When the European settlers arrived in vicinity of Saint Paul, the Mdewakanton band of Dakota had already lived here for decades. They called the general area "Imniza-Ska" or "white cliffs” referring to the towering sandstone bluffs. Their village of Kaposia, was located below today’s Dayton’s Bluff. Numbering a few hundred, they lived among the oak groves on the east bank of the Mississippi River, which they called Wakpa Tanka.

The name Kaposia means “light weight” thought to have been a reference to the fact that the Dakota travelled with few possessions. The group had a succession of leaders called Little Crow because their ceremonial garb included the skin and wings of a raven or crow. The most well-known was Little Crow whose real name was Taoyateduta, or “His Scarlet People”.
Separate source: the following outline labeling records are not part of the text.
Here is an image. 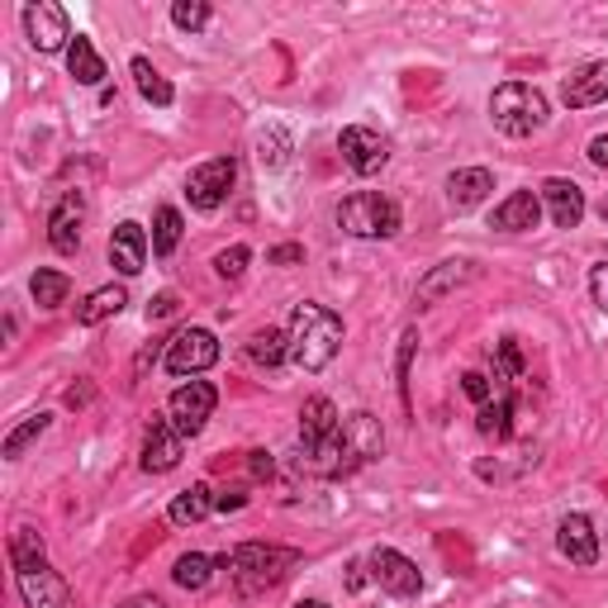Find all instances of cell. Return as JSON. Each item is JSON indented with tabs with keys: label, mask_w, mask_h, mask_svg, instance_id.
I'll use <instances>...</instances> for the list:
<instances>
[{
	"label": "cell",
	"mask_w": 608,
	"mask_h": 608,
	"mask_svg": "<svg viewBox=\"0 0 608 608\" xmlns=\"http://www.w3.org/2000/svg\"><path fill=\"white\" fill-rule=\"evenodd\" d=\"M381 447H385L381 419H376V413H366V409H356L324 442H309V447H300L295 452V466H300L304 476L338 480V476H352L356 466H366L371 456H381Z\"/></svg>",
	"instance_id": "1"
},
{
	"label": "cell",
	"mask_w": 608,
	"mask_h": 608,
	"mask_svg": "<svg viewBox=\"0 0 608 608\" xmlns=\"http://www.w3.org/2000/svg\"><path fill=\"white\" fill-rule=\"evenodd\" d=\"M290 362L300 371H324L328 362L338 356L342 348V319L334 309H324V304H295V314H290Z\"/></svg>",
	"instance_id": "2"
},
{
	"label": "cell",
	"mask_w": 608,
	"mask_h": 608,
	"mask_svg": "<svg viewBox=\"0 0 608 608\" xmlns=\"http://www.w3.org/2000/svg\"><path fill=\"white\" fill-rule=\"evenodd\" d=\"M214 565H224V571L238 580L243 594H261L271 585H281V580L300 565V551L290 547H261V542H247V547H233L224 551Z\"/></svg>",
	"instance_id": "3"
},
{
	"label": "cell",
	"mask_w": 608,
	"mask_h": 608,
	"mask_svg": "<svg viewBox=\"0 0 608 608\" xmlns=\"http://www.w3.org/2000/svg\"><path fill=\"white\" fill-rule=\"evenodd\" d=\"M490 119L508 138H528L547 124V95L528 86V81H508V86L490 95Z\"/></svg>",
	"instance_id": "4"
},
{
	"label": "cell",
	"mask_w": 608,
	"mask_h": 608,
	"mask_svg": "<svg viewBox=\"0 0 608 608\" xmlns=\"http://www.w3.org/2000/svg\"><path fill=\"white\" fill-rule=\"evenodd\" d=\"M338 224L352 238H395L399 233V204L381 190H356L338 204Z\"/></svg>",
	"instance_id": "5"
},
{
	"label": "cell",
	"mask_w": 608,
	"mask_h": 608,
	"mask_svg": "<svg viewBox=\"0 0 608 608\" xmlns=\"http://www.w3.org/2000/svg\"><path fill=\"white\" fill-rule=\"evenodd\" d=\"M214 405H219V390L210 381H186L182 390L167 399V419L176 423V433H182V437H196L200 428L210 423Z\"/></svg>",
	"instance_id": "6"
},
{
	"label": "cell",
	"mask_w": 608,
	"mask_h": 608,
	"mask_svg": "<svg viewBox=\"0 0 608 608\" xmlns=\"http://www.w3.org/2000/svg\"><path fill=\"white\" fill-rule=\"evenodd\" d=\"M219 362V338L210 328H182L167 348V371L172 376H200Z\"/></svg>",
	"instance_id": "7"
},
{
	"label": "cell",
	"mask_w": 608,
	"mask_h": 608,
	"mask_svg": "<svg viewBox=\"0 0 608 608\" xmlns=\"http://www.w3.org/2000/svg\"><path fill=\"white\" fill-rule=\"evenodd\" d=\"M366 565H371V580H376L385 594H395V599H413V594L423 589L419 565H413L405 551H395V547H376Z\"/></svg>",
	"instance_id": "8"
},
{
	"label": "cell",
	"mask_w": 608,
	"mask_h": 608,
	"mask_svg": "<svg viewBox=\"0 0 608 608\" xmlns=\"http://www.w3.org/2000/svg\"><path fill=\"white\" fill-rule=\"evenodd\" d=\"M182 456H186V437L176 433V423L167 419V413H152L148 437H143V471H152V476L176 471Z\"/></svg>",
	"instance_id": "9"
},
{
	"label": "cell",
	"mask_w": 608,
	"mask_h": 608,
	"mask_svg": "<svg viewBox=\"0 0 608 608\" xmlns=\"http://www.w3.org/2000/svg\"><path fill=\"white\" fill-rule=\"evenodd\" d=\"M338 148H342V162H348L356 176H376L385 162H390V143H385L376 129H366V124H352V129H342Z\"/></svg>",
	"instance_id": "10"
},
{
	"label": "cell",
	"mask_w": 608,
	"mask_h": 608,
	"mask_svg": "<svg viewBox=\"0 0 608 608\" xmlns=\"http://www.w3.org/2000/svg\"><path fill=\"white\" fill-rule=\"evenodd\" d=\"M24 30H30V44L38 52H58V48H72V24H67V10L52 5V0H38V5H24Z\"/></svg>",
	"instance_id": "11"
},
{
	"label": "cell",
	"mask_w": 608,
	"mask_h": 608,
	"mask_svg": "<svg viewBox=\"0 0 608 608\" xmlns=\"http://www.w3.org/2000/svg\"><path fill=\"white\" fill-rule=\"evenodd\" d=\"M233 176H238V167H233V157H214V162H204V167H196L186 176V196L196 210H219L229 196V186H233Z\"/></svg>",
	"instance_id": "12"
},
{
	"label": "cell",
	"mask_w": 608,
	"mask_h": 608,
	"mask_svg": "<svg viewBox=\"0 0 608 608\" xmlns=\"http://www.w3.org/2000/svg\"><path fill=\"white\" fill-rule=\"evenodd\" d=\"M20 594L30 608H77L67 580L52 571V565H30V571H20Z\"/></svg>",
	"instance_id": "13"
},
{
	"label": "cell",
	"mask_w": 608,
	"mask_h": 608,
	"mask_svg": "<svg viewBox=\"0 0 608 608\" xmlns=\"http://www.w3.org/2000/svg\"><path fill=\"white\" fill-rule=\"evenodd\" d=\"M81 219H86V200H81V190H72V196H62V204L48 219V243L58 247L62 257H72L81 247Z\"/></svg>",
	"instance_id": "14"
},
{
	"label": "cell",
	"mask_w": 608,
	"mask_h": 608,
	"mask_svg": "<svg viewBox=\"0 0 608 608\" xmlns=\"http://www.w3.org/2000/svg\"><path fill=\"white\" fill-rule=\"evenodd\" d=\"M557 547H561V557L571 561V565H594V561H599V537H594V523L585 514L561 518Z\"/></svg>",
	"instance_id": "15"
},
{
	"label": "cell",
	"mask_w": 608,
	"mask_h": 608,
	"mask_svg": "<svg viewBox=\"0 0 608 608\" xmlns=\"http://www.w3.org/2000/svg\"><path fill=\"white\" fill-rule=\"evenodd\" d=\"M561 101L571 109H589V105H604L608 101V62H589L580 72L565 77L561 86Z\"/></svg>",
	"instance_id": "16"
},
{
	"label": "cell",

Kaposia contained frame buildings covered with bark and some could house more than two dozen people. Platforms were constructed outside for food drying, storage, and occasional sleeping during the warmer months of the year. Inside structures were covered by skins or rush mats used for sitting and sleeping.

Dakota life varied with the seasons. In late March there might be maple sugaring and muskrat hunting and by May the women would plant corn, pumpkin squash and beans. The men would fish, trap and sometimes leave for buffalo hunting further west. Late September was cranberry picking and wild rice gathering time, followed by Winter, a time of indoor work. With the arrival of Spring, the cycle began again.

Kaposia was sometimes visited by early explorers and visitors. In 1823, one member of Captain Stephen Long’s expedition wrote about the village, which he said consisted of ten or twelve structures, situated at a turn on the river. He said “the houses that we saw… here are formed by upright flattened posts, implanted in the ground, without any intervals…these posts support the roof, which presents a surface of bark. Before and behind each there is a scaffold, used for the purpose of drying maize, pumpkins, etc."

After the 1837 treaty with the Dakota, the United States took possession of Minnesota land east of the Mississippi and Kaposia was relocated across the river near today’s South St. Paul. However, the Dakota were still frequent visitors and traders in St. Paul until an 1851 treaty forced them to move westward to a reservation along the Minnesota River.